Records for processing:
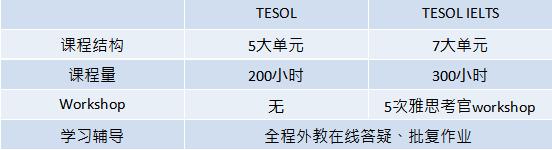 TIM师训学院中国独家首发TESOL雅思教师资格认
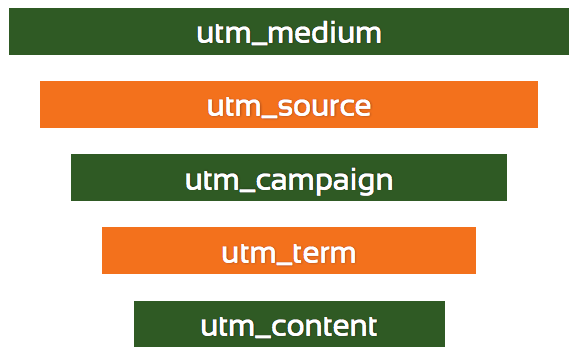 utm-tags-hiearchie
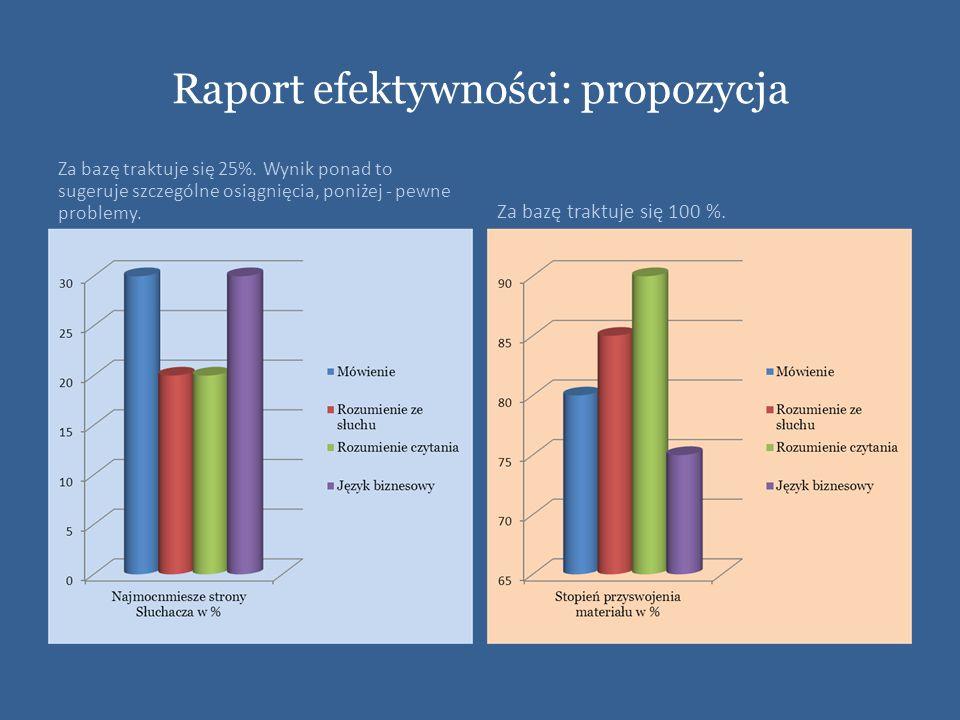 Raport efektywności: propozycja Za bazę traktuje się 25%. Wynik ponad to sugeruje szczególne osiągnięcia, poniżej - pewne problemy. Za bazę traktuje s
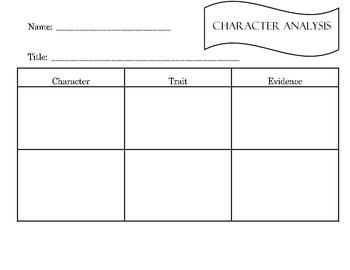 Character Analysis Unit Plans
---
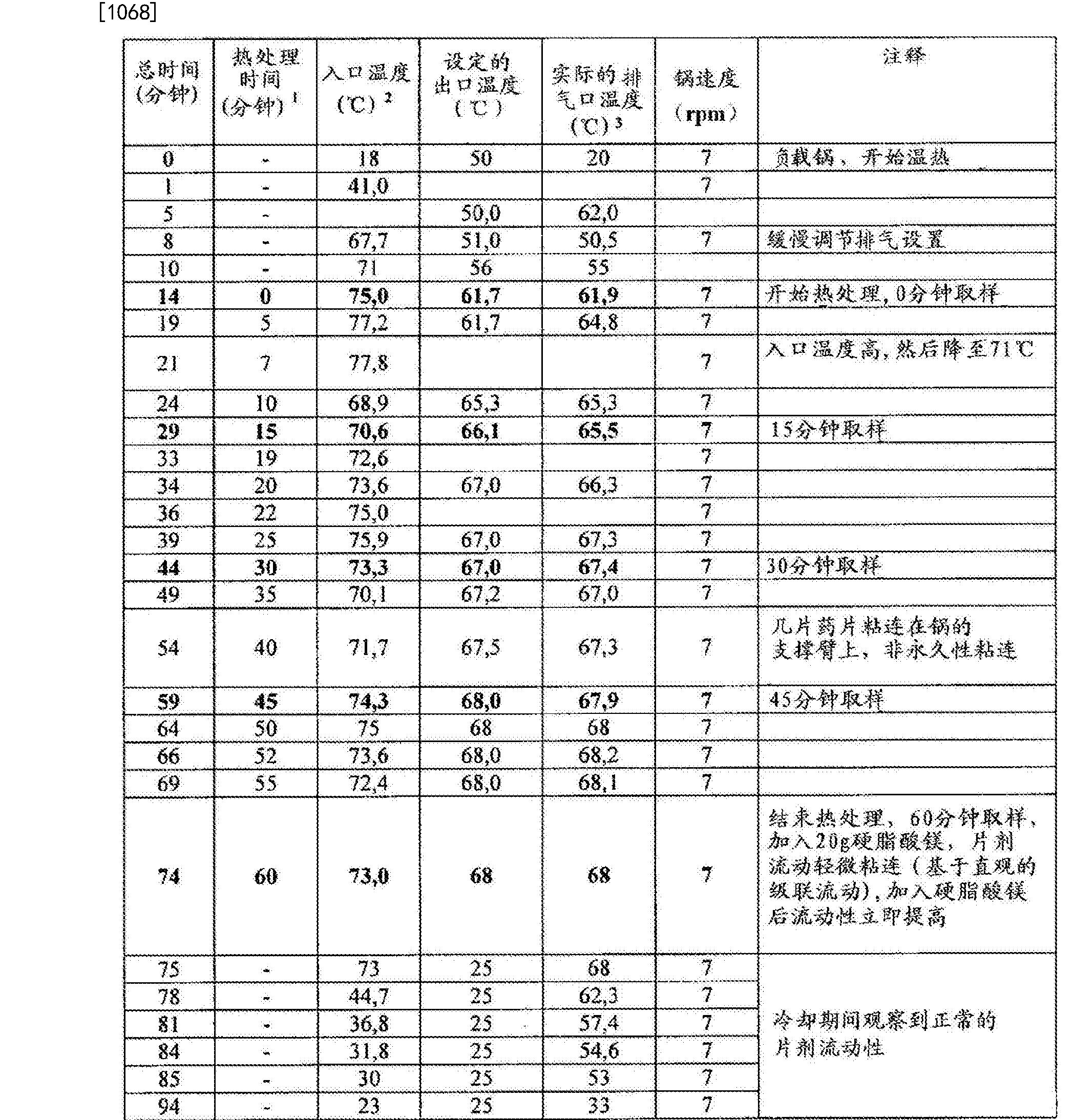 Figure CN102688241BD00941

Work order: Your reply should consist solely of the lines above from the line containing "TIM师训学院中国独家首发TESOL雅思教师资格认" up to and including the line containing "Character Analysis Unit Plans", reproduced exactly, minus the pictures.

Result for this exercise:
 TIM师训学院中国独家首发TESOL雅思教师资格认
 utm-tags-hiearchie
 Raport efektywności: propozycja Za bazę traktuje się 25%. Wynik ponad to sugeruje szczególne osiągnięcia, poniżej - pewne problemy. Za bazę traktuje s
 Character Analysis Unit Plans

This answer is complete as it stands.